En Syrie, «nous sommes à un tournant décisif. Soit nous nous dirigeons vers une guerre totale avec intervention de nouveaux acteurs sur le terrain, soit une trêve interviendra et s’imposera sur la base d’une partition du pays». Interview d’Alain Aoun, député de Baabda (CPL), qui assure, par ailleurs, que «pour l’instant, il n’y a pas de rencontre prévue au calendrier entre Hariri et Aoun».
Le retour inattendu de Saad Hariri mélange-t-il, une nouvelle fois, les cartes au niveau des alliances et des développements politiques sur la scène locale?
Le mélange des cartes s’est déjà produit. Il n’y a rien de nouveau sur ce plan. Mais il est certain que la présence de Hariri à Beyrouth enclenchera une nouvelle dynamique aussi bien dans son propre camp politique qu’au niveau national. Il est à la tête du plus important bloc parlementaire, par conséquent, son rôle est incontournable pour régler la crise, précisément la question de la présidentielle. Sa présence ici et les contacts qu’il établit sont une bonne chose. Espérons que cela aboutira à une révision de sa part.

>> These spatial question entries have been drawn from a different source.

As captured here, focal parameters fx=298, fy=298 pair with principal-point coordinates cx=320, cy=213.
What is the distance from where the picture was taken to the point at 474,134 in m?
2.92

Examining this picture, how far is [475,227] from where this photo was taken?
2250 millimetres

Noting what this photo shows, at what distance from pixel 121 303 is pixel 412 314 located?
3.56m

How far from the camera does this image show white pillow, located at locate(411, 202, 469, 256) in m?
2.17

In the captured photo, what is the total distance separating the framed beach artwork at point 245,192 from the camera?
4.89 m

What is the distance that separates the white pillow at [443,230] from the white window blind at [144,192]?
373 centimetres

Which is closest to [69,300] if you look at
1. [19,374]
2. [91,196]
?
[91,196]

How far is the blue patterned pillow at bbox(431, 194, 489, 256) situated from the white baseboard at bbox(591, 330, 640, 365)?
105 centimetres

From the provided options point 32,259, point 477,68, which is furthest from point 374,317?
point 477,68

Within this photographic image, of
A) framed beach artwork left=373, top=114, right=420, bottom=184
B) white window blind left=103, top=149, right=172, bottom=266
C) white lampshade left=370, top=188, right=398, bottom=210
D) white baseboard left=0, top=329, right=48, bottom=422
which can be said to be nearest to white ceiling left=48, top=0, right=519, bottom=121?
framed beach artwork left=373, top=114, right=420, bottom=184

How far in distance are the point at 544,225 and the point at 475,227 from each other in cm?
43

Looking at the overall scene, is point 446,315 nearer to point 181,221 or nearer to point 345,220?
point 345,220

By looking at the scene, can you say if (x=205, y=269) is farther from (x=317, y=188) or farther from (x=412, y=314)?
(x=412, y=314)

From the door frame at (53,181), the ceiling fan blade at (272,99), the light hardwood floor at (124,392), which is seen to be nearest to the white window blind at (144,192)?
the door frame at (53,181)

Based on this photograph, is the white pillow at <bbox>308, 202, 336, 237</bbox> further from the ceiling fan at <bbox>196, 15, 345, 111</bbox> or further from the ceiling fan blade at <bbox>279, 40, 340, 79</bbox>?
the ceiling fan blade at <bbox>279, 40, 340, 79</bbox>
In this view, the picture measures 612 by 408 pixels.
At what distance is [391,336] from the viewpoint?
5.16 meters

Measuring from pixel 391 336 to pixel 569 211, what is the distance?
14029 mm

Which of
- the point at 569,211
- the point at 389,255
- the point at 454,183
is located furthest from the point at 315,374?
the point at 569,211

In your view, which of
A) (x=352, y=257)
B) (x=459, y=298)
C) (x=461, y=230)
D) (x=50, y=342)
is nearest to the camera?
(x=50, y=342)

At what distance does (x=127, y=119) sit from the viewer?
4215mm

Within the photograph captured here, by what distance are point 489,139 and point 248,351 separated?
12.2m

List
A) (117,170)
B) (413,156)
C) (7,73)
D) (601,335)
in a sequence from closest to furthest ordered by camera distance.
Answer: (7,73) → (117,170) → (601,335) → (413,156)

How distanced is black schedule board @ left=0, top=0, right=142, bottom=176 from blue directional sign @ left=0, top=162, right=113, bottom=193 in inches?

De quelle révision parlez-vous?
Saad Hariri devrait relancer le dialogue avec tous les partis présents sur la scène.
Pas seulement avec ses alliés, sous-entendez-vous. Comment qualifieriez-vous ses relations avec Samir Geagea après l’incident du Biel?
Je ne peux pas me permettre de juger les relations entre tel ou tel parti. Mais, en tant qu’observateur, je dirais qu’il est clair qu’elles ne sont pas au beau fixe. Il y a des divergences entre les deux hommes qui portent essentiellement sur le dossier de la présidentielle. Samir Geagea a adhéré à l’option du Courant patriotique libre, dans le sens où nous pensons que nous devons respecter la volonté de la majorité chrétienne. Cette logique n’est pas encore acceptée par tous les autres partis et responsables dans le pays, notamment Saad Hariri.

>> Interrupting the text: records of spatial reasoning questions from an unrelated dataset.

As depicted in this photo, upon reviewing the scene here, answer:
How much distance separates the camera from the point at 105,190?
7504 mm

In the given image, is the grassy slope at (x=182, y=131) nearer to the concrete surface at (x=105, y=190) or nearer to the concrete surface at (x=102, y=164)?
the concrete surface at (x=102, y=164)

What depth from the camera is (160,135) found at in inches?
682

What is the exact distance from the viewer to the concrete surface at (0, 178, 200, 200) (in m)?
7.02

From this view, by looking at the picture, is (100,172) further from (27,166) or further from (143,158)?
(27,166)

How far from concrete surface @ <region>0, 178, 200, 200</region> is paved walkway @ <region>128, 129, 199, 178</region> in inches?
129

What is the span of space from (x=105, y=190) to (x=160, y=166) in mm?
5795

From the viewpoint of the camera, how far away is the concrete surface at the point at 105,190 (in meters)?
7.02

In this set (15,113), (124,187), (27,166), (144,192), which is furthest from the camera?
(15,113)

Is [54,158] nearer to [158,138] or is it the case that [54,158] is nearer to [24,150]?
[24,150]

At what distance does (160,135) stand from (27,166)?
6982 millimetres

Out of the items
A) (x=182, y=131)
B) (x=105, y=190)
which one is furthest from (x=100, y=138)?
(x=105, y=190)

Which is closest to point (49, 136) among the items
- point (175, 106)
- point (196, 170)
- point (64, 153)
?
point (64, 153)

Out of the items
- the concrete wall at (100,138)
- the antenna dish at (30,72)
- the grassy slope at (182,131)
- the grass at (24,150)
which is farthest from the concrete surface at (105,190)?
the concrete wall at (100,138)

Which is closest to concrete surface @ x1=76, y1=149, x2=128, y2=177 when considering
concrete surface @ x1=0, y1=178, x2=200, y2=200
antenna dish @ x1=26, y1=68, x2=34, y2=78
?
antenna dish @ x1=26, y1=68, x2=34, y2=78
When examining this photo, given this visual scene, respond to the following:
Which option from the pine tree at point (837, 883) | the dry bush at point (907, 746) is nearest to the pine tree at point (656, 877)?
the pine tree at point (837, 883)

Pourquoi, selon vous, le chef du Futur est-il rentré au Liban? Uniquement pour régler la question de la présidentielle à laquelle il attache, dit-il, une extrême importance?
Il est retourné au pays pour des raisons internes en relation avec son parti et son camp politique, mais aussi parce qu’il est convaincu qu’il n’y aura pas de progrès importants au niveau de la crise dans laquelle se débat le Liban tant qu’il ne s’investit pas personnellement, et à fond, dans la dynamique politique locale.
Saad Hariri se rendra-t-il auprès du général Michel Aoun?
Pour l’instant, il n’y a pas de visite prévue au calendrier.
Les développements régionaux semblent inquiétants. La bataille d’Alep, dans laquelle l’armée syrienne et les Kurdes gagnent du terrain, signifie, selon les observateurs, que la Syrie se dirigerait vers la partition. Qu’en pensez-vous?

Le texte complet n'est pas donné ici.